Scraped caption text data
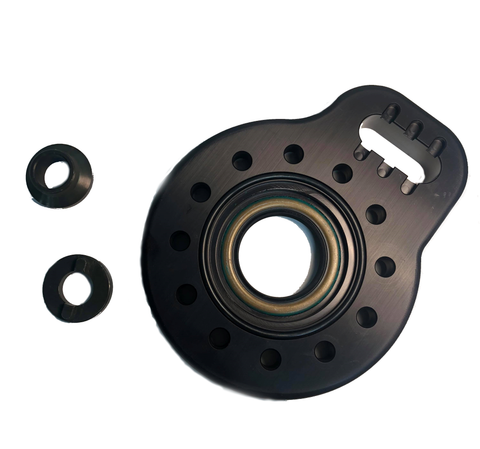 Dirt Modified Aluminium Pinion Plate
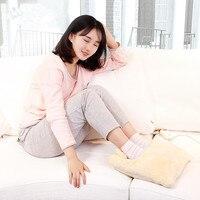 Heated Warm foot blanket Electric Foot Warmer Mat ,Electric Blanket Electric Heated Blanket Direct Sale Good Quality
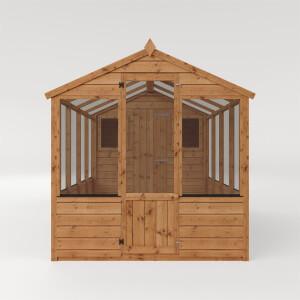 Mercia 12x6 Traditional Apex Greenhouse Combi
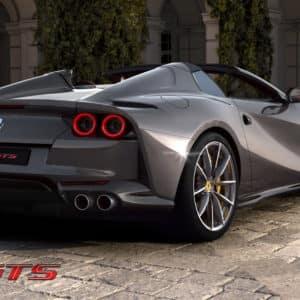 Ferrari 812 GTS back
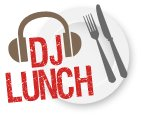 DJ Lunch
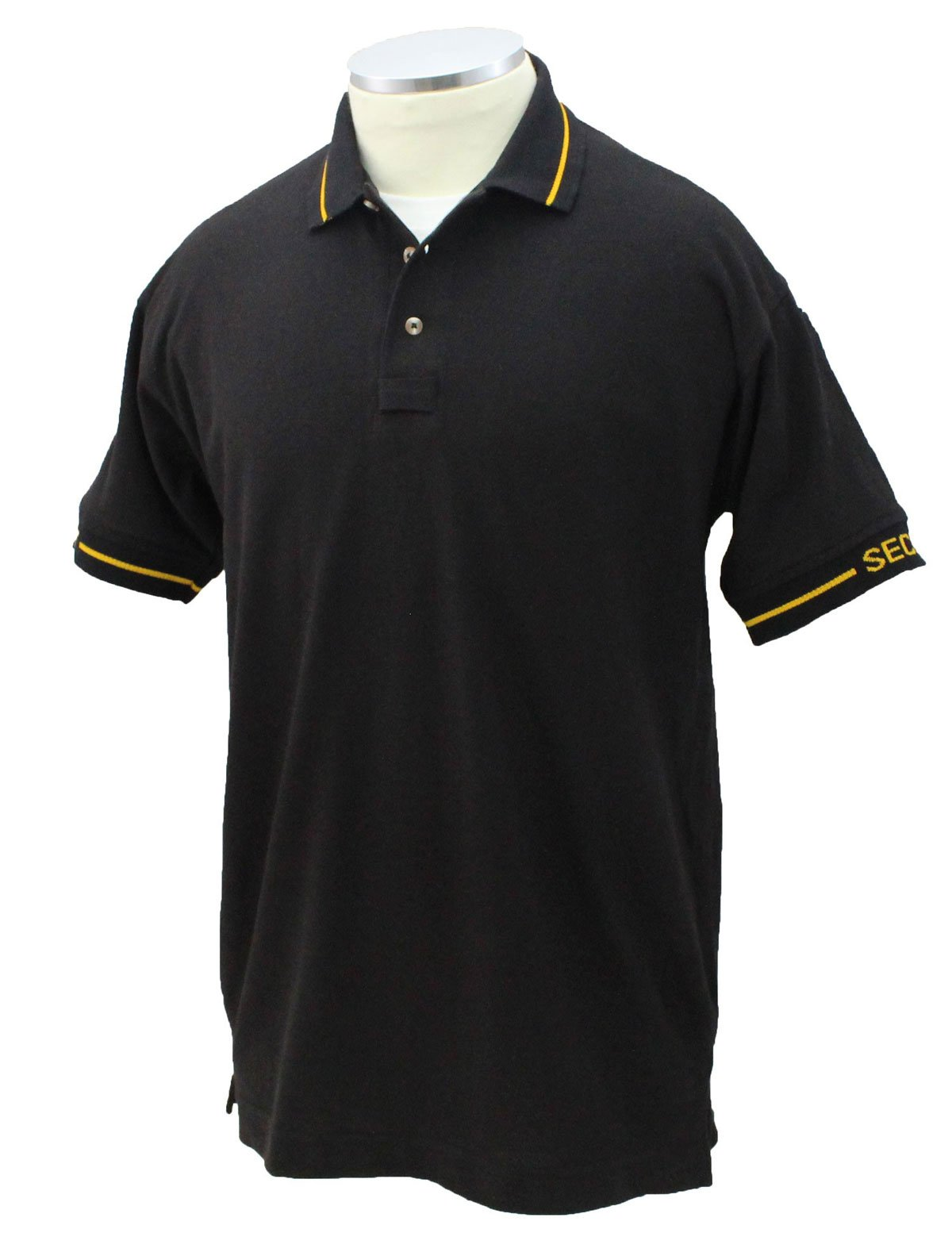 First Class Poly/Cotton 60%/40% Security Polo Shirts (Small, Black W/Gold)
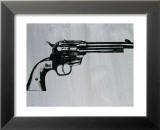 Gun, c.1981 Lminas por Andy Warhol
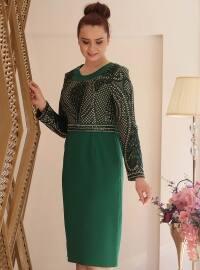 Miss Saliha Payetli Abiye Elbise- Zumrut - Saliha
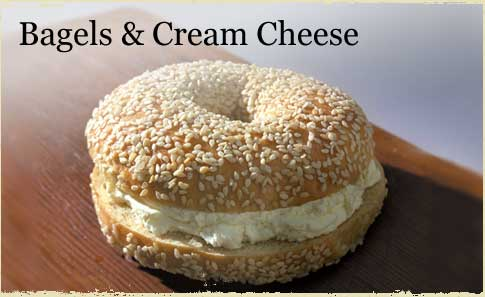 calories bagel with cream cheese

#### Problem to work on
Apart from its pictures, the data is to be repeated exactly.

#### Output for this exercise
 Dirt Modified Aluminium Pinion Plate
 Heated Warm foot blanket Electric Foot Warmer Mat ,Electric Blanket Electric Heated Blanket Direct Sale Good Quality
 Mercia 12x6 Traditional Apex Greenhouse Combi
 Ferrari 812 GTS back
 DJ Lunch
 First Class Poly/Cotton 60%/40% Security Polo Shirts (Small, Black W/Gold)
 Gun, c.1981 Lminas por Andy Warhol
 Miss Saliha Payetli Abiye Elbise- Zumrut - Saliha
 calories bagel with cream cheese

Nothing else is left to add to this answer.